### TEXT PROVIDED
§ §

Down syndrome

Warning: Foundation for Children with Down Syndrome

A few weeks back I accepted a friend request from Fred Wesley Capel. His photos showed himself with a child with Down syndrome. We had 30 mutual friends. I figured that he was “safe.” Then I got a message that said (with all of this, I copied and pasted directly, leaving all spelling and grammatical errors):

“Hi thank for being friends, we are asking everyone to ask their friends and family members as well as yourself, to join the Foundation for children with down syndrome, eachtime someone joins, the Foundation will recieve a $3.00 dollar donation. This will help us raise money to build charter schools for children with disability’s across the U.S.A.Thank you for your support together we will win and change the system for all children with disability’s in this country!
Fred W. Capel/Founder/c.e.o. Foundation for children with down syndrome www.causes.com/causes/14110
P. S. You have 979 friends if you get all of them to join the foundation we would raise 2,937 dollars and one day soon we could be building a charter school in your area for your child to attend!”

§ §

### MATERIAL PROVIDED
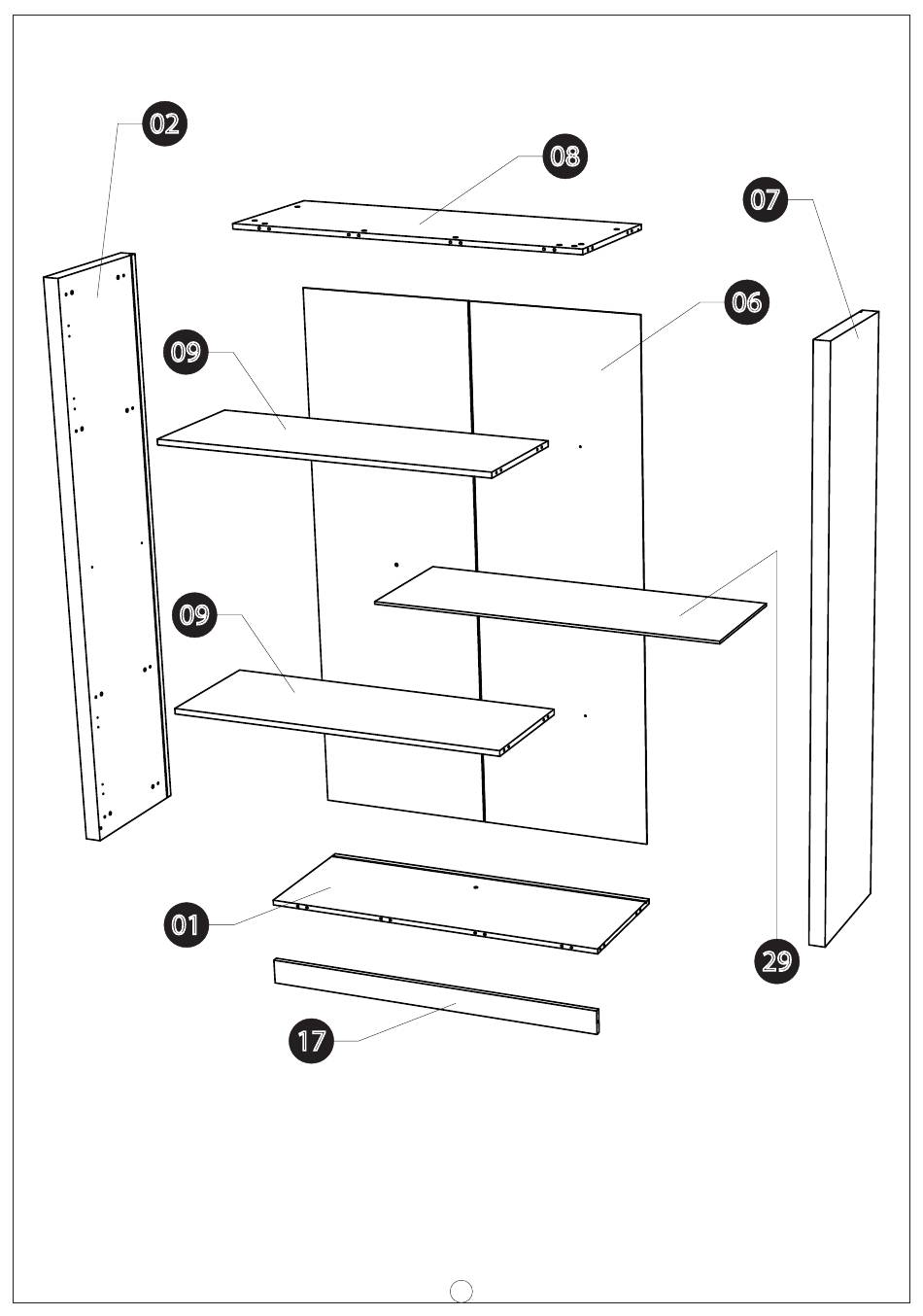 02
08
07
06
09
09
01
29
17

§ §

### WHAT YOU NEED TO DO
Shorten the paragraph in the Down syndrome foundation warning that begins "A few weeks back I accepted" to two sentences, keeping its main facts.

### PROBLEM SOLUTION
A few weeks ago I accepted a friend request from Fred Wesley Capel, whose photos showed him with a child with Down syndrome and who shared 30 mutual friends with me, so I assumed he was "safe." Then I got a message from him, which I copied and pasted with all its spelling and grammar errors left in.